Les sables et les graviers résultent de l’accumulation de débris charriés sur des distances plus ou moins longues sur les anciennes plages qui se sont succédé au cours du relèvement du continent.
Extension maximale des glaces lors du wisconsinien : https://monurl.ca/wiscons
Extension maximale de la mer de Champlain : https://monurl.ca/btslchamplain ; https://commons.wikimedia.org/wiki/File:Champlain_Sea.png, CC BY-SA 3.0 ; https://commons.wikimedia.org/w/index. php?curid=145612798
Le fleuve Saint-Laurent
Le Saint-Laurent est au cœur de la colonisation du territoire québécois. La porte d’entrée du continent nord-américain, longtemps vue comme un passage prometteur vers les Indes.
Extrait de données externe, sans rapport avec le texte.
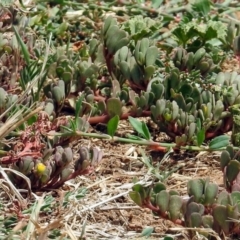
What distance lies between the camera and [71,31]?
307 cm

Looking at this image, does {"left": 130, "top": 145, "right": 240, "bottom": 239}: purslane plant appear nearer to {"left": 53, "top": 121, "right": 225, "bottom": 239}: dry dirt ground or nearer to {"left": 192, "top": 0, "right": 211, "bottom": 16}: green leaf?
{"left": 53, "top": 121, "right": 225, "bottom": 239}: dry dirt ground

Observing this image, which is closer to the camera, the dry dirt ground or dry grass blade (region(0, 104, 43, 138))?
dry grass blade (region(0, 104, 43, 138))

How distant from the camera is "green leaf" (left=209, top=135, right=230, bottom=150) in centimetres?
209

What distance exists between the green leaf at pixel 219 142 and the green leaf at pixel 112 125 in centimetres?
28

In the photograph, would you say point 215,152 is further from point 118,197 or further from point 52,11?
point 52,11

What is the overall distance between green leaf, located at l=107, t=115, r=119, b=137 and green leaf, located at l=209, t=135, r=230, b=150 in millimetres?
284

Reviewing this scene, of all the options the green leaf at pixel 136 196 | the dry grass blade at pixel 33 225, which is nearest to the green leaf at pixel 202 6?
the green leaf at pixel 136 196

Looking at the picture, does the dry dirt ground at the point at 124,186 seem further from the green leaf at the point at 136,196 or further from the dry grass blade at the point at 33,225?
the dry grass blade at the point at 33,225

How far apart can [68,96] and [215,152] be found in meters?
0.51

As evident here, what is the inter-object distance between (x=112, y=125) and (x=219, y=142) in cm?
32

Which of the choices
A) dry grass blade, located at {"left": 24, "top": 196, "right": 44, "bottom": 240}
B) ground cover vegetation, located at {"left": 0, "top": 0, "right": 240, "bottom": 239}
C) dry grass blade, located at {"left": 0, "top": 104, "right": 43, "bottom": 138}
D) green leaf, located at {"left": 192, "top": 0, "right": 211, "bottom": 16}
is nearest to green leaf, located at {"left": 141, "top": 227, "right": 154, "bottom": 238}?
ground cover vegetation, located at {"left": 0, "top": 0, "right": 240, "bottom": 239}

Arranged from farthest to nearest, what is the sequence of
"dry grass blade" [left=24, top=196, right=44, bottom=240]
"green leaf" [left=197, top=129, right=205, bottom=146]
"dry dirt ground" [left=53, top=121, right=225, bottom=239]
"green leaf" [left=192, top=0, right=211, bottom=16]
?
"green leaf" [left=192, top=0, right=211, bottom=16]
"green leaf" [left=197, top=129, right=205, bottom=146]
"dry dirt ground" [left=53, top=121, right=225, bottom=239]
"dry grass blade" [left=24, top=196, right=44, bottom=240]

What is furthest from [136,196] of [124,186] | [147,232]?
[124,186]

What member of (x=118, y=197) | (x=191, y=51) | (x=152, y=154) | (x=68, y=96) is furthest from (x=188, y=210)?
(x=191, y=51)
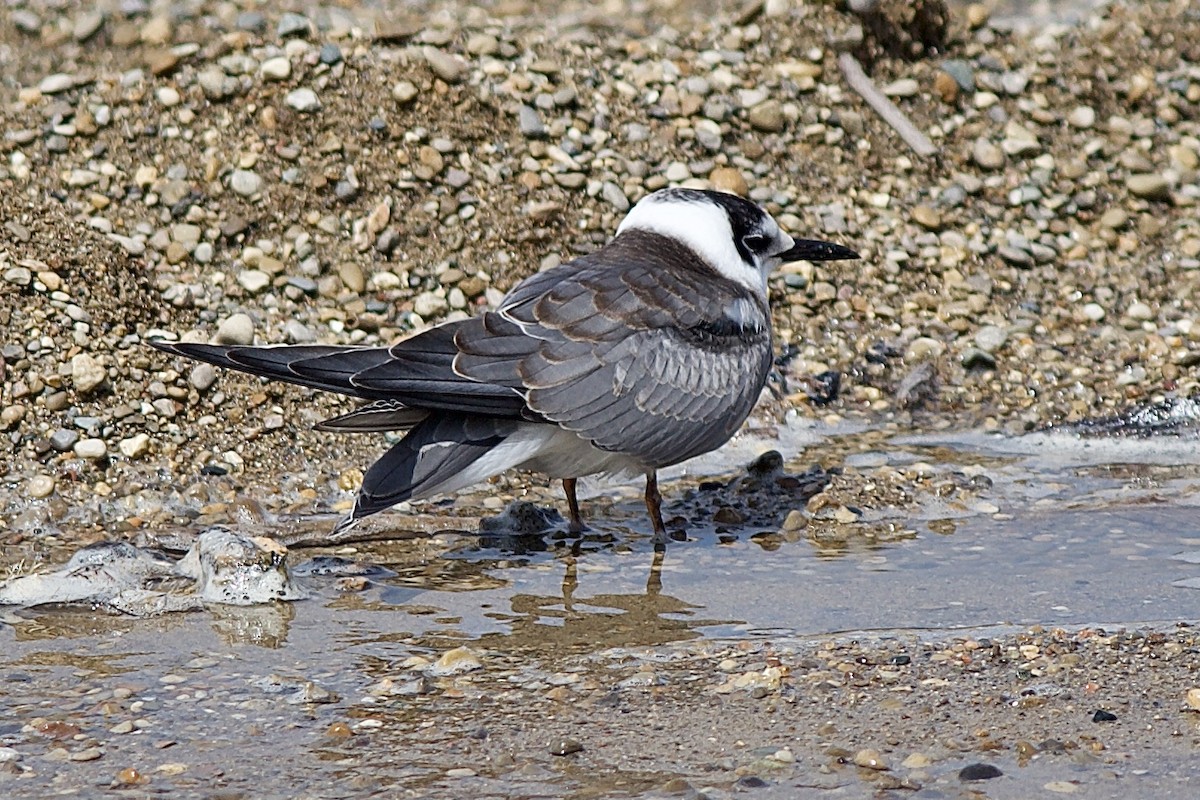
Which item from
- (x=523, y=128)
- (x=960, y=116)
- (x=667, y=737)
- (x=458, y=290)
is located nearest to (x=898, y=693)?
(x=667, y=737)

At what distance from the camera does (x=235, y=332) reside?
603 cm

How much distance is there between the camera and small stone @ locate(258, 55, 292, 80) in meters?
6.91

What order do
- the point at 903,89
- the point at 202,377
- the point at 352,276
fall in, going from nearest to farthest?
the point at 202,377, the point at 352,276, the point at 903,89

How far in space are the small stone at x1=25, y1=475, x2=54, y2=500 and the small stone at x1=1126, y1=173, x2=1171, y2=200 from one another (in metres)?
4.65

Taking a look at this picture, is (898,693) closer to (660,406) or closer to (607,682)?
(607,682)

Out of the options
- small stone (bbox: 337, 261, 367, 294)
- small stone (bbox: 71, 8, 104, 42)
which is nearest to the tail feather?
small stone (bbox: 337, 261, 367, 294)

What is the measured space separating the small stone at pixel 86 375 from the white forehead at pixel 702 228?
6.10ft

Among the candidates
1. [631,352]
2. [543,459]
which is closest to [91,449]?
[543,459]

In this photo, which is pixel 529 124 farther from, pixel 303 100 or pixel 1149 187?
pixel 1149 187

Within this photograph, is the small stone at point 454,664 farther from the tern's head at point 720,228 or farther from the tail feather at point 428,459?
the tern's head at point 720,228

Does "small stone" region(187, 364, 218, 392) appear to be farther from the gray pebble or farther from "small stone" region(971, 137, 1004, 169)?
the gray pebble

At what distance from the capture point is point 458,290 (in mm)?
6527

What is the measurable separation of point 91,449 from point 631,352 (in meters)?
1.85

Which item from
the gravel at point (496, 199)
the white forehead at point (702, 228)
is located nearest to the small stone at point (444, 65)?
the gravel at point (496, 199)
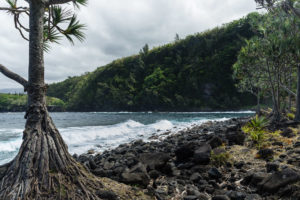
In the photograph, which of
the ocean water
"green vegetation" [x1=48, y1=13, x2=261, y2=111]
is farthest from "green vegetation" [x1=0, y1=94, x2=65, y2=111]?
the ocean water

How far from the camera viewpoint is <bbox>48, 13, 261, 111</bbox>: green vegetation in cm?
6581

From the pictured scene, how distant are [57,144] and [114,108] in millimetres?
79278

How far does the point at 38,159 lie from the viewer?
285 cm

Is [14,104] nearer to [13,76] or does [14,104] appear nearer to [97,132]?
[97,132]

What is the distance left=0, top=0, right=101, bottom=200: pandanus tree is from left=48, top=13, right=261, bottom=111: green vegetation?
61633mm

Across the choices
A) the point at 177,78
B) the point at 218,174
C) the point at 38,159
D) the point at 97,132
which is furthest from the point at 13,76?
the point at 177,78

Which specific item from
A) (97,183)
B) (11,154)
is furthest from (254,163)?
(11,154)

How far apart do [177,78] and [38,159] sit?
74.7 meters

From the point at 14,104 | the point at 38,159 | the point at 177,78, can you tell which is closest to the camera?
the point at 38,159

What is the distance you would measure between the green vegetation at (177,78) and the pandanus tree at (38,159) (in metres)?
61.6

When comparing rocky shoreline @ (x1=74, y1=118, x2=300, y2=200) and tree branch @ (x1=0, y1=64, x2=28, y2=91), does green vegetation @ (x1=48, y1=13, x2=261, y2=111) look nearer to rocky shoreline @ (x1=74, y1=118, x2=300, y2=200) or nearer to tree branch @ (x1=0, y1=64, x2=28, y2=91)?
rocky shoreline @ (x1=74, y1=118, x2=300, y2=200)

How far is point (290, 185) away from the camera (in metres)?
3.05

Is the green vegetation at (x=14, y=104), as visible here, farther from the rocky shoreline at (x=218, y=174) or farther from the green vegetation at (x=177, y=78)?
the rocky shoreline at (x=218, y=174)

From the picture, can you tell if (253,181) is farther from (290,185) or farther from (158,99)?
(158,99)
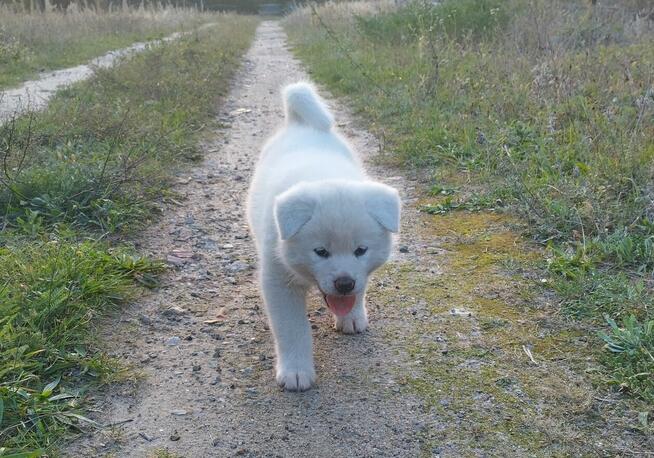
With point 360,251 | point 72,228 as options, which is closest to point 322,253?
point 360,251

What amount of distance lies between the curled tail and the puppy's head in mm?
1211

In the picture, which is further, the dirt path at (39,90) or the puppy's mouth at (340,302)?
the dirt path at (39,90)

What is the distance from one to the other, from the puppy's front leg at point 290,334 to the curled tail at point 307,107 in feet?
4.47

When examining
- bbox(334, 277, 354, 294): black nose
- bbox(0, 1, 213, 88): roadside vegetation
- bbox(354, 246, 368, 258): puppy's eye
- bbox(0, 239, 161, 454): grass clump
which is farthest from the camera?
bbox(0, 1, 213, 88): roadside vegetation

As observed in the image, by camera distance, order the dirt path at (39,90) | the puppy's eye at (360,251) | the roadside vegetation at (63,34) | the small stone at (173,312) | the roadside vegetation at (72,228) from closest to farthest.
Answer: the roadside vegetation at (72,228) < the puppy's eye at (360,251) < the small stone at (173,312) < the dirt path at (39,90) < the roadside vegetation at (63,34)

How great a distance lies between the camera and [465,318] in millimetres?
3131

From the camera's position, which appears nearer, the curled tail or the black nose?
the black nose

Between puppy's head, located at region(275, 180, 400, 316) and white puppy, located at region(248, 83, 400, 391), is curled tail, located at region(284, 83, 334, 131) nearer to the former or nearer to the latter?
white puppy, located at region(248, 83, 400, 391)

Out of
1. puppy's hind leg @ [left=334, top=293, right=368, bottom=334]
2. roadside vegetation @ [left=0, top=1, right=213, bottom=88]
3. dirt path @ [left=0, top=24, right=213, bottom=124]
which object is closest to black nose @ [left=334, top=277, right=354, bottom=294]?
puppy's hind leg @ [left=334, top=293, right=368, bottom=334]

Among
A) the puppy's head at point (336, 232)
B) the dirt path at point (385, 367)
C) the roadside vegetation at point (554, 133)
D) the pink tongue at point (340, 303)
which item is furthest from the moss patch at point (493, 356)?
the puppy's head at point (336, 232)

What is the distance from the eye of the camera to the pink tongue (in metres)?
2.67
Il semblerait que Champlain ait produit une carte du territoire oriental de ce qui allait devenir le Canada, mais ce document n’a jamais été retrouvé. Marc Lescarbot a produit le premier document cartographique qui nous soit parvenu. Cette carte dessinée avec les moyens de l’époque impressionne par ses nombreux détails et nous illustre l’importance du fleuve pour la colonisation du territoire.
Marc Lescarbot, 1609, Archives nationales du Québec : https://monurl.ca/lescarbot1609
Le fleuve prend naissance en aval de l’exutoire du dernier Grand Lac, le lac Ontario. Il draine un territoire de près 1 600 000 km2. Les chiffres varient d’un auteur à l’autre concernant les quantités d’eau douce contenue dans le bassin Saint-Laurent-Grands Lacs. Ceux-ci oscillent entre 18 et 25 % des réserves mondiales. Au Québec, ses principaux affluents sont :
- la rivière des Outaouais (2 100 m3/s) ;
- la rivière Saint-Maurice (663 m3/s) ;
- la rivière Richelieu (355 m3/s) ;
- la rivière Saint-François (190 m3/s) ;
- la rivière Chaudière (109 m3/s) ;
- la rivière Yamaska (87 m3/s) ;
- la rivière Saint-Charles ;
- la rivière Jacques-Cartier ;
- le Fjord du Saguenay (1 460 m3/s) ;
- la rivière Manicouagan (877 m3/s) ;
- la rivière aux Outardes (391 m3/s) ;
- la rivière Betsiamites (323 m3/s).5
Ces cours d’eau ont constitué autant d’attraits pour la colonisation et l’installation permanente de nouveaux arrivants.
Le climat
Les réserves d’eau abondantes nécessitent un climat humide. La région Saint-Laurent-Grands Lacs bénéficie d’un climat continental humide (Dfb selon la classification de Koppen) caractérisé par une saison d’été relativement chaude (juillet : moyenne de juillet 20-22 degrés) et une saison hivernale froide, parfois très froide (moyenne de janvier -10 degrés). Ces moyennes sont valables pour les BTSL. Quant aux précipitations, elles varient de 900 à 1200 mm annuellement réparties assez également au cours de l’année.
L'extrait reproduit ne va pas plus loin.